À propos des nouveautés du livre d’Israël Finkelstein « la Bible dévoilée »

À propos des nouveautés du livre d’Israël Finkelstein

« la Bible dévoilée »

 

Israël Finkelstein a sorti en 2001 (2002 en traduction française) le livre « La Bible dévoilée » qui a été accepté par certains spécialistes mais contesté par beaucoup d’autres, dont cependant aucun n'a les mêmes talents médiatiques, sans doute parce que ce qu'ils peuvent dire est moins sensationnel.

 

L’attrait de ce genre de littérature est dans la nouveauté et c’est pourquoi les médias accrochent.

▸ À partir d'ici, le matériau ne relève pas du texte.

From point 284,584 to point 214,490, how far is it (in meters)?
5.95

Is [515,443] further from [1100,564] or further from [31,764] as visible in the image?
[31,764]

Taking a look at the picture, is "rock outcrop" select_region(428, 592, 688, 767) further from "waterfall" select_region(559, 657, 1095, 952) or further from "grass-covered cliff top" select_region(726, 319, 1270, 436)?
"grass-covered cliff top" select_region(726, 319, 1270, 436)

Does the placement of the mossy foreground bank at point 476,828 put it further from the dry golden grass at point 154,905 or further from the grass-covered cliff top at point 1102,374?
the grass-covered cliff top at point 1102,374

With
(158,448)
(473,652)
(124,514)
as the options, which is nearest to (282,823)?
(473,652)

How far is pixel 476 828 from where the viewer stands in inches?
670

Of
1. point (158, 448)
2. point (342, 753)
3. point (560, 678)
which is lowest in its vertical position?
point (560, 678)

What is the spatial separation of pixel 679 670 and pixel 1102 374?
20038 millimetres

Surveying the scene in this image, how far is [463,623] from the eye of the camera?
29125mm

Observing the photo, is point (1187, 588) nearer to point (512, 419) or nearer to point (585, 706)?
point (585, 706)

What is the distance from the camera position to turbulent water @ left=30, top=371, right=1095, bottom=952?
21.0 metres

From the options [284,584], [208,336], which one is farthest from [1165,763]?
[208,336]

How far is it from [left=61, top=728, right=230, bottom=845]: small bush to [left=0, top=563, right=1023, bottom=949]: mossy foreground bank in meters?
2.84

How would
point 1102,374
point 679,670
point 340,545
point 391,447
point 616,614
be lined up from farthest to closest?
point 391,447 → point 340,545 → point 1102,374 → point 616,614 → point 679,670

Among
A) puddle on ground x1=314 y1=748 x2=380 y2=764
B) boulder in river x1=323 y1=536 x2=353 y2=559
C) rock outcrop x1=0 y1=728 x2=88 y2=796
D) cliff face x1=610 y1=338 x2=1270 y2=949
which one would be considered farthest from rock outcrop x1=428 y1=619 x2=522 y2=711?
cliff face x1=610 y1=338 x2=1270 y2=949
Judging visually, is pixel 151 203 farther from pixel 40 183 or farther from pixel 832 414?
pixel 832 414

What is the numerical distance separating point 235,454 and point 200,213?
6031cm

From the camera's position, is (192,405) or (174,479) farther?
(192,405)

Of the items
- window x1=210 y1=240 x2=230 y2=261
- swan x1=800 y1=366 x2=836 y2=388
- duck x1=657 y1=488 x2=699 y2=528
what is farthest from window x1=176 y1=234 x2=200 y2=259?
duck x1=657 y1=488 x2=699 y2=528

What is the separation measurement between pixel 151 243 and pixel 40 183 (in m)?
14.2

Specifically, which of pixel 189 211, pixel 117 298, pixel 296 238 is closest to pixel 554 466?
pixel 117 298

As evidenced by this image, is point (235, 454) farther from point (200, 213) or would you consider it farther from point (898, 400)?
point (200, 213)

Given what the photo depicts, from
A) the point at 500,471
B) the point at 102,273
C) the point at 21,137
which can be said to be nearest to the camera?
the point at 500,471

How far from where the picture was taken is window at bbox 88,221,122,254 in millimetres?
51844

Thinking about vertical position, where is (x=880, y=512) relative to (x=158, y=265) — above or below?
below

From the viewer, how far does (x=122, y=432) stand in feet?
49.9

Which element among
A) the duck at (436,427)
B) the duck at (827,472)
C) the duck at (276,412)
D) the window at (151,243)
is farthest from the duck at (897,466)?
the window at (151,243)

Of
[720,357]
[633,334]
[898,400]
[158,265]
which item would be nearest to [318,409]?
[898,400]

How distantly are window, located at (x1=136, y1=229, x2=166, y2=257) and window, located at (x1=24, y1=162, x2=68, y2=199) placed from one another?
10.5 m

Si vous publiez un livre pour dire « Jésus ne s’est pas marié » comme on l’a toujours enseigné, cela n’intéresse personne mais si vous dites comme le Da Vinci Code « on a découvert que Jésus était si proche de Marie-Madeleine qu’elle a sans doute été son épouse cachée », ça marche bien dans le monde d’aujourd’hui et les gens croient que, si on en parle dans des livres, des trucs à la télé et des vidéos, c'est qu'il y a forcément quelque chose de vrai là-dedans.

 

Avec les méthodes de Finkelstein, on peut mettre en doute l'existence par exemple de Jules César, parce que, si l'on a des témoignages sous forme de discours, de textes et d'objets fabriqués en se référant à lui par des gens qui ont cru des gens qui l'avaient rencontré, on ne trouve pas sous terre de restes archéologiques de son passage physique sur terre. A ce compte-là, on peut contester aussi que François Villon ait vraiment existé : on a des œuvres qui lui sont attribuées, mais on ne sait pas où il est enterré (on ne sait d'ailleurs même pas quand ni où il est mort) et on n'a aucun objet lui ayant appartenu ni trace matérielle de son passage en ce monde en dehors de ce que l'on raconte.

 

Ce que dit Finkelstein concernant Abraham ou l’Exode est du même tonneau : il prétend mettre en cause Abraham ou l'Exode parce qu'il n'a pas encore été retrouvé de trace archéologique du passage des troupeaux d’Abraham en Canaan il y a 3.600 ans ou du peuple d'Israël dans la Mer Rouge il y a 3.200 ans. Voici l’argument : « Nous n’avons pas la moindre trace, pas un seul mot, mentionnant la présence d’Israélites en Égypte : pas une seule inscription monumentale sur les murs des temples, pas une seule inscription funéraire, pas un seul papyrus. L’absence d’Israël est totale – que ce soit comme ennemi potentiel de l’Égypte, comme ami, ou comme peuple asservi ». Pour Finkelstein et Silberman, il est inimaginable qu’une foule d’esclaves hébreux aient pu fuir vers le désert et la Mer Rouge sans rencontrer les troupes égyptiennes, et sans qu’il en reste trace dans les archives étatiques mais est-ce que les régimes humiliés aiment raconter leurs défaites ? Ils s’étonnent également de l’absence de vestiges archéologiques dans le Sinaï, où les compagnons de Moïse ont, selon la Bible, erré pendant 40 ans, mais qu’est-ce qu’un peuple en marche dans le désert ne construisant rien aurait dû laisser ?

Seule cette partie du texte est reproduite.